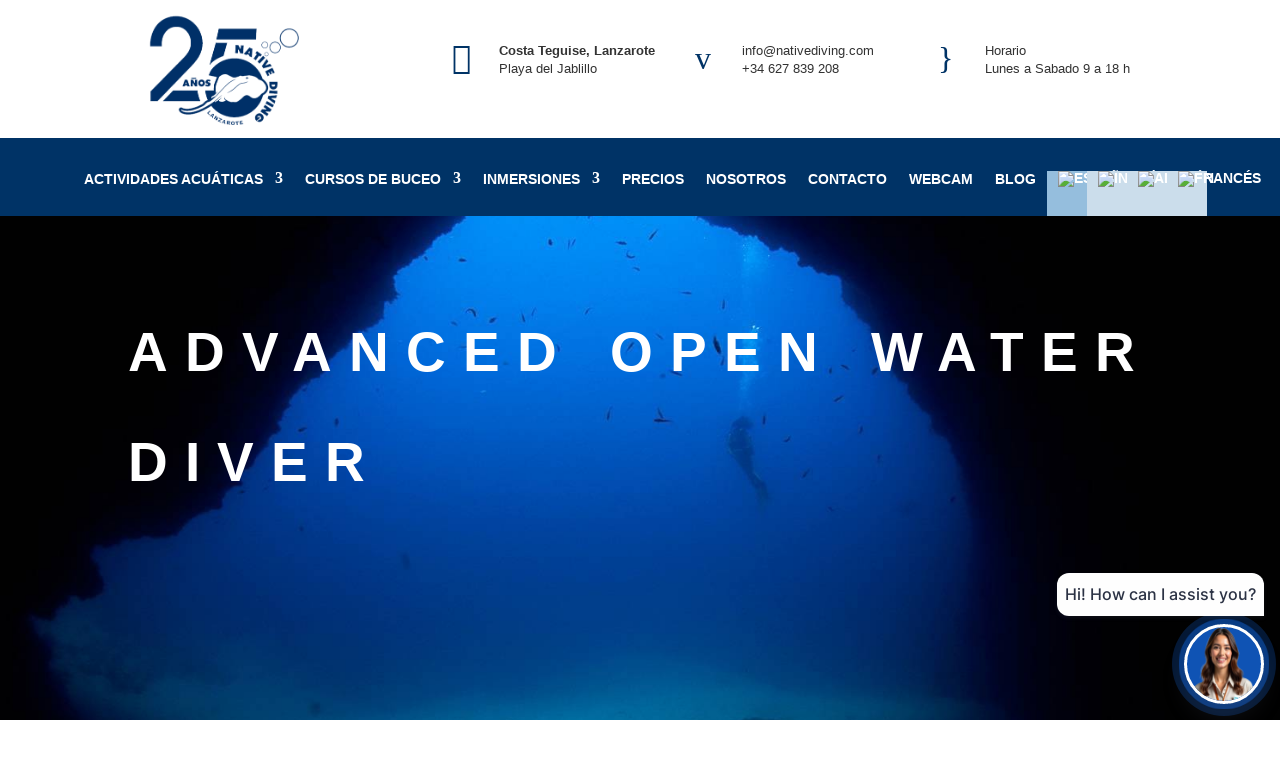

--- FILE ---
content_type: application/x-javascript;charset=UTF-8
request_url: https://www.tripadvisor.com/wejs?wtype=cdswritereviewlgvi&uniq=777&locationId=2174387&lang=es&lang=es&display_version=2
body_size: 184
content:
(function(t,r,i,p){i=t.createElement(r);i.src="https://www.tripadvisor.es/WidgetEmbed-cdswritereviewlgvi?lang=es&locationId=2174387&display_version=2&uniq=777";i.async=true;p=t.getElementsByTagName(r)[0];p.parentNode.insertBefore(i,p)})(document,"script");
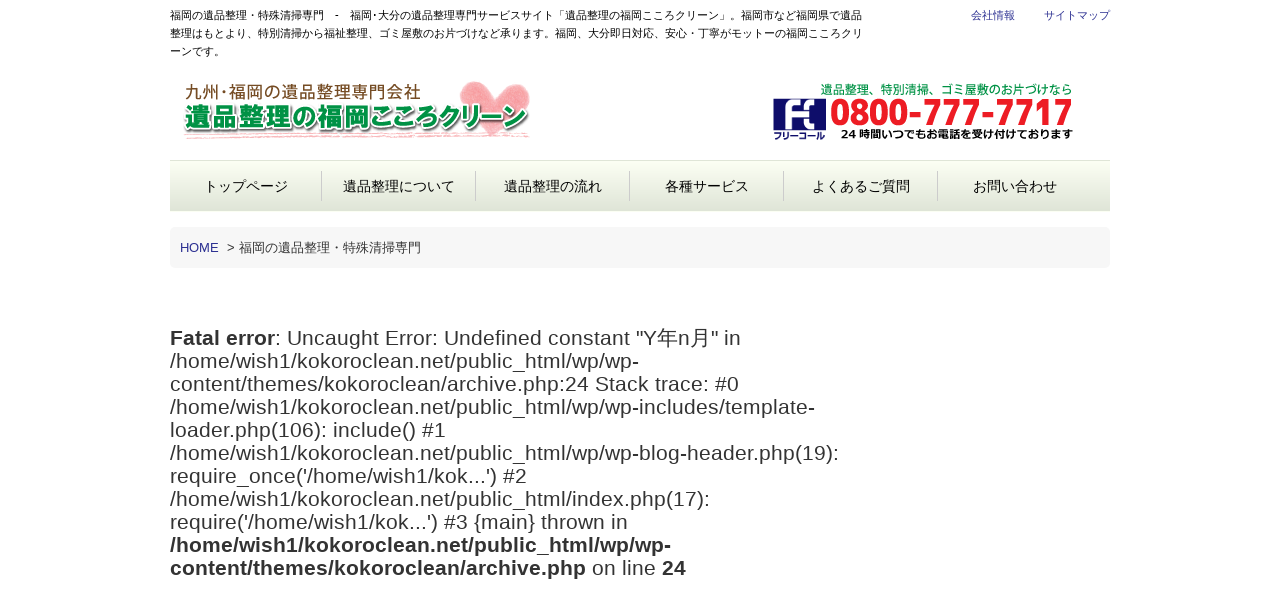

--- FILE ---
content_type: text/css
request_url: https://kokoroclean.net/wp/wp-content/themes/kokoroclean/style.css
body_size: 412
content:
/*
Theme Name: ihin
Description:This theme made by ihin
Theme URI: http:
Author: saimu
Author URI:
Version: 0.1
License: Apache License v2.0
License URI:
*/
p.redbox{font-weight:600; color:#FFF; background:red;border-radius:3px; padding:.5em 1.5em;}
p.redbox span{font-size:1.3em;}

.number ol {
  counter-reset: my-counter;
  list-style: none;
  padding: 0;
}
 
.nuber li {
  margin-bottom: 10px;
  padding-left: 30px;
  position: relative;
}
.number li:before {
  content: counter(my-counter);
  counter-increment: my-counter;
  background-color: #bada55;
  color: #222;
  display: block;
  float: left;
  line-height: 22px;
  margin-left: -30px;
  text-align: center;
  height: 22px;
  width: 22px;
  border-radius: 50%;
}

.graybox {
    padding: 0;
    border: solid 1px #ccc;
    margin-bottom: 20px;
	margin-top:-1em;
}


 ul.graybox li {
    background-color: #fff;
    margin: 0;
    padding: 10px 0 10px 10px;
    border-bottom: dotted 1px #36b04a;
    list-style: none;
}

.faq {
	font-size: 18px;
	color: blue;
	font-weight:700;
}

== == ==

▶ **Task statement**:
Show each line of the material above where "left" occurs.

▶ **Result**:
  padding-left: 30px;
  float: left;
  margin-left: -30px;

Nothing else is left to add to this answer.